Aha and AHHHH…These are the words you want to hear from participants in your workshop. That lovely moment when something clicks or they can see a connection to what you are presenting and the type of work they already do…a new way of working, a slight twist, an “of course”… I’ve had all these moments myself at workshops and artist talks. Some of them are defining moments in my work. Often a small, seemingly insignificant part of the whole, has made the difference.
I had the great pleasure of running two half day workshops for WAFTA late last week. Simple Steps to Surface Design was part of a series of Textile Techniques Toolbox workshops to coincide with the launch of “Altered States” WAFTA’s member challenge exhibition. The challenge is to create a small work of art from the surprise contents of a bag of materials. These workshops are designed to inspire and expand possibilities.In my half day workshops we covered screen printing in various forms, gelli printing, stamping, spray stencils, fugitive medium, Dylon and RIT dyeing. A lot to cover in a few hours, just a taster to explore further if it was of interest. The participants made lots of A4 size samples – reference material for future work.I loved seeing my stencils and stamps used in ways I would never have thought of…how each participant explored new possibilities. I loved their delight when something surprised them and they were excited to explore further.
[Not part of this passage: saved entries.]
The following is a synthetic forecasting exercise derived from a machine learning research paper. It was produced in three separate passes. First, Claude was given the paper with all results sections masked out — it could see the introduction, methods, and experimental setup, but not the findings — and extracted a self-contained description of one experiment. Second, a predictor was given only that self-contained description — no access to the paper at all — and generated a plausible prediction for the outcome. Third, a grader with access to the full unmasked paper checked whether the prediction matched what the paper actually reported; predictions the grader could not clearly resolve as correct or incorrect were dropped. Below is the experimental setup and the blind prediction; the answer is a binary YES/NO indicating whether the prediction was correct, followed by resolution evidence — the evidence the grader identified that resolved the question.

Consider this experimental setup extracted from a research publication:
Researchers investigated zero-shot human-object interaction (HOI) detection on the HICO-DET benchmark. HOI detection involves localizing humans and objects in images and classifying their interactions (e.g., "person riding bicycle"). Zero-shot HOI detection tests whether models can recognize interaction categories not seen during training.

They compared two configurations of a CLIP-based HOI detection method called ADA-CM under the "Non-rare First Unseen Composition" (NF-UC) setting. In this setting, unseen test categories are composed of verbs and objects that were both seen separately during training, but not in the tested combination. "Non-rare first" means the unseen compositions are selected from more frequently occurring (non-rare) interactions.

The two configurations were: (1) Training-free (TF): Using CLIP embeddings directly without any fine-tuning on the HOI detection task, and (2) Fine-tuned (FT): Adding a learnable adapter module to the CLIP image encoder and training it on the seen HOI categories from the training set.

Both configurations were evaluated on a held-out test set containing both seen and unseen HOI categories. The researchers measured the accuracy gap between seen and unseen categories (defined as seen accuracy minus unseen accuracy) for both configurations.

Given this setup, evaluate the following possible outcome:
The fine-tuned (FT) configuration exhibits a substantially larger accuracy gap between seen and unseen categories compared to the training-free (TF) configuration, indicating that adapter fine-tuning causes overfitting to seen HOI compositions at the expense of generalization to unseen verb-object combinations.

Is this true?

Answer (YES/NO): YES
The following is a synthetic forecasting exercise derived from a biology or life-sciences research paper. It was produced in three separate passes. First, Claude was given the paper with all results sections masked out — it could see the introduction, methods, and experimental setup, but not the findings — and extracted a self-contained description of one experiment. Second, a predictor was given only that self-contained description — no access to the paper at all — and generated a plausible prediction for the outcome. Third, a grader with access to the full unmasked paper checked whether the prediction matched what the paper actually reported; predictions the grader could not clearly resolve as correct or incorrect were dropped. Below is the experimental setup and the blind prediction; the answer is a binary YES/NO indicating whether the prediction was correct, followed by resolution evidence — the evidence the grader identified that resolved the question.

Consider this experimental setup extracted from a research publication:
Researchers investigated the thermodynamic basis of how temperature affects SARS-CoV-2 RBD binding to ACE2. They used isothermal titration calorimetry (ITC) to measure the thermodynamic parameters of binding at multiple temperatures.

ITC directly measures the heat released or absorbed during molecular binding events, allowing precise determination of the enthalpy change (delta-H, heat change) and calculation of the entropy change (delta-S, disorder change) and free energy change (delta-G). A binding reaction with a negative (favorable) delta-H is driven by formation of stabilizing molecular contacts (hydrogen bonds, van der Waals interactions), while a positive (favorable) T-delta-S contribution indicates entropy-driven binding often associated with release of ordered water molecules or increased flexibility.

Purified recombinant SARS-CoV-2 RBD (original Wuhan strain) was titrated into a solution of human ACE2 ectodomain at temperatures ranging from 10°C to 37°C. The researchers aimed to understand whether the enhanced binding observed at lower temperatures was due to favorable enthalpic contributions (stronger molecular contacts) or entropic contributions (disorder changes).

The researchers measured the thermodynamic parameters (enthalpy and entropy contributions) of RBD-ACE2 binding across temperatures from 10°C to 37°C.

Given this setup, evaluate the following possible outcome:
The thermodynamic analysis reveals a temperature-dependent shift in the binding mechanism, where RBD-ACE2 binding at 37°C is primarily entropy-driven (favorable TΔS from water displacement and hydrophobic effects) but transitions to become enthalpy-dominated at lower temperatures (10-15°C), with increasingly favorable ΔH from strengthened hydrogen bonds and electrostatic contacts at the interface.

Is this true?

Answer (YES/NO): NO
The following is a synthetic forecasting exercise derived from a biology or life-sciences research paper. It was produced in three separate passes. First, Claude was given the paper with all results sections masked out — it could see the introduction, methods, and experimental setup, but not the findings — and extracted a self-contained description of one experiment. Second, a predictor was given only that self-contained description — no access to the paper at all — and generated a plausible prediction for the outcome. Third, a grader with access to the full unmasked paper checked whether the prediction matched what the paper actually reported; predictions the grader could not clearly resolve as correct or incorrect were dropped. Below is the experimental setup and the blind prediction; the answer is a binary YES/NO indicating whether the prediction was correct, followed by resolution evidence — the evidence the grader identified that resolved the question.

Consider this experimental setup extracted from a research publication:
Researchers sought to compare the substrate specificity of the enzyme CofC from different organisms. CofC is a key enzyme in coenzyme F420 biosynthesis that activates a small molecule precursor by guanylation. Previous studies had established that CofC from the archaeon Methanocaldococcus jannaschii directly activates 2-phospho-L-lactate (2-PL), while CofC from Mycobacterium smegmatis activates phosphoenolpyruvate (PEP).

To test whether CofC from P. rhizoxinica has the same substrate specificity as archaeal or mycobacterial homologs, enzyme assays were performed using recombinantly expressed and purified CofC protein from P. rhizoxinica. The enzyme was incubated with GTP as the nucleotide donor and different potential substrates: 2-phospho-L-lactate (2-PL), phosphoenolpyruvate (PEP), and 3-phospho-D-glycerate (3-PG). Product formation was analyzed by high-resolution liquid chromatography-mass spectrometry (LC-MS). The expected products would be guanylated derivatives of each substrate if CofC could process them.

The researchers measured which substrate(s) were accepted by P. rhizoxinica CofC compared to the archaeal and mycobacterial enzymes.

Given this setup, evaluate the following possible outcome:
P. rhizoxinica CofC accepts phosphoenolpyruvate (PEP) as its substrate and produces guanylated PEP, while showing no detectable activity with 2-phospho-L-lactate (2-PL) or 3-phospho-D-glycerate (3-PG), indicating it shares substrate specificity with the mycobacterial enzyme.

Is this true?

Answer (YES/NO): NO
I am really looking forward to seeing all that comes from this.
Last week I received this comment on my blog…
“I was browsing through google images for screen print textures and I fell in
love with yours! I was wondering if you’ll grant me permission and allow me
to incorporate one your photos above in a personal project of mine…”
Firstly, I really appreciate that she asked for my permission to use the image. When I found out a little more about her project I was delighted to see what she was doing and happy for her to go ahead.
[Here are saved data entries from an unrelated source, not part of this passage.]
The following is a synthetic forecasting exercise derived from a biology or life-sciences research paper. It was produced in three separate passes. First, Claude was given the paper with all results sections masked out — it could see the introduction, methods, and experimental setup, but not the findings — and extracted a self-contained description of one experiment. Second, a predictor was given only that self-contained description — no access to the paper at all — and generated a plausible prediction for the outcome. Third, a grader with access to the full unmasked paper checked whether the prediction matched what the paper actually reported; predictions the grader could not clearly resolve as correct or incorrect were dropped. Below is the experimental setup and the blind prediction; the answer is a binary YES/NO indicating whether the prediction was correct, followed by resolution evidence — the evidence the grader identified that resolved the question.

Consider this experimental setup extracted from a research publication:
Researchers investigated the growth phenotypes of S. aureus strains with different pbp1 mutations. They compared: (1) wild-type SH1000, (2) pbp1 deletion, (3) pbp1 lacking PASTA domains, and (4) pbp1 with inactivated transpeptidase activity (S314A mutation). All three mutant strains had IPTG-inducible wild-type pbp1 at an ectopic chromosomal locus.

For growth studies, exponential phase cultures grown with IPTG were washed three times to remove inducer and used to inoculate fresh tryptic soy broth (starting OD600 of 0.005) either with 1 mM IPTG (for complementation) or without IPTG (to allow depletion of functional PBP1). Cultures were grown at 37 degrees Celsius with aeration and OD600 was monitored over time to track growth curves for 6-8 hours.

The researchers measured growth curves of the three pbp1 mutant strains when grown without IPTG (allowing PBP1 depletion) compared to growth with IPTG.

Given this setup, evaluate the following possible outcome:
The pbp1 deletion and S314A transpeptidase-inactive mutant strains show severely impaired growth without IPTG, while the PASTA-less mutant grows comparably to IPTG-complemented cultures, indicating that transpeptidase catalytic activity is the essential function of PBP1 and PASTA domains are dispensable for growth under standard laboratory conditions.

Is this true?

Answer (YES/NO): NO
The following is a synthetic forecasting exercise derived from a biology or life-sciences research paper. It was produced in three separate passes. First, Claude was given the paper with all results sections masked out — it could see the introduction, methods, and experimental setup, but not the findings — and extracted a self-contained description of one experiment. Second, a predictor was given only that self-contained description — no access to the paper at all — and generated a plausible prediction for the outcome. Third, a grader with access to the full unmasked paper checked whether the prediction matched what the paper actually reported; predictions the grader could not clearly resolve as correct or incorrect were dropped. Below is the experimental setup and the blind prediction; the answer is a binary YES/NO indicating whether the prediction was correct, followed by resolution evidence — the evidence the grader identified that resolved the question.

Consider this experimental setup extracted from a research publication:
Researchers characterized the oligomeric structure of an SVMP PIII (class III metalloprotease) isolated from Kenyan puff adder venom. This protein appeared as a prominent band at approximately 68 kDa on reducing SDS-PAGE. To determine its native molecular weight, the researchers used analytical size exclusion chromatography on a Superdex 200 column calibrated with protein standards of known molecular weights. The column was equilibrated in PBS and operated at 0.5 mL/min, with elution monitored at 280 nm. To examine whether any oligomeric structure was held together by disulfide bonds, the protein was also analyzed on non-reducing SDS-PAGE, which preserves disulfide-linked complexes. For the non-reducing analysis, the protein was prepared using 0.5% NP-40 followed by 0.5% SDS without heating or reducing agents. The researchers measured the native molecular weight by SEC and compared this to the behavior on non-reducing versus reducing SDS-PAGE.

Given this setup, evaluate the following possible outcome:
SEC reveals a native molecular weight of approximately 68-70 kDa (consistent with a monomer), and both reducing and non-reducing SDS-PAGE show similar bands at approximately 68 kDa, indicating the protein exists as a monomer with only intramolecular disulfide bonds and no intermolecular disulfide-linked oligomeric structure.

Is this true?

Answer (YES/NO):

Sabrina Lam is from British Columbia, Canada and is a second year Communication Design student at Emily Carr University of Art + Design. Here is Sabina’s completed album cover design.
My original image below is one of the samples I made in The Colour Project I stamped a rubber mat directly onto hand dyed fabric.
Another of my colour samples was used with permission on this book cover. It still amazes me how people randomly find the images through google…
I love how The Colour Project continues to live on. The project was a year long investigation into “textile techniques” where I made a small sample of work everyday in 2012. Each month I chose a different colour for the samples. The result for me, was that it got all the techniques I was wanting to try “out of my system”. I no longer have the need nor desire to purchase or try everything textile wise that is out there and it’s a great reference source.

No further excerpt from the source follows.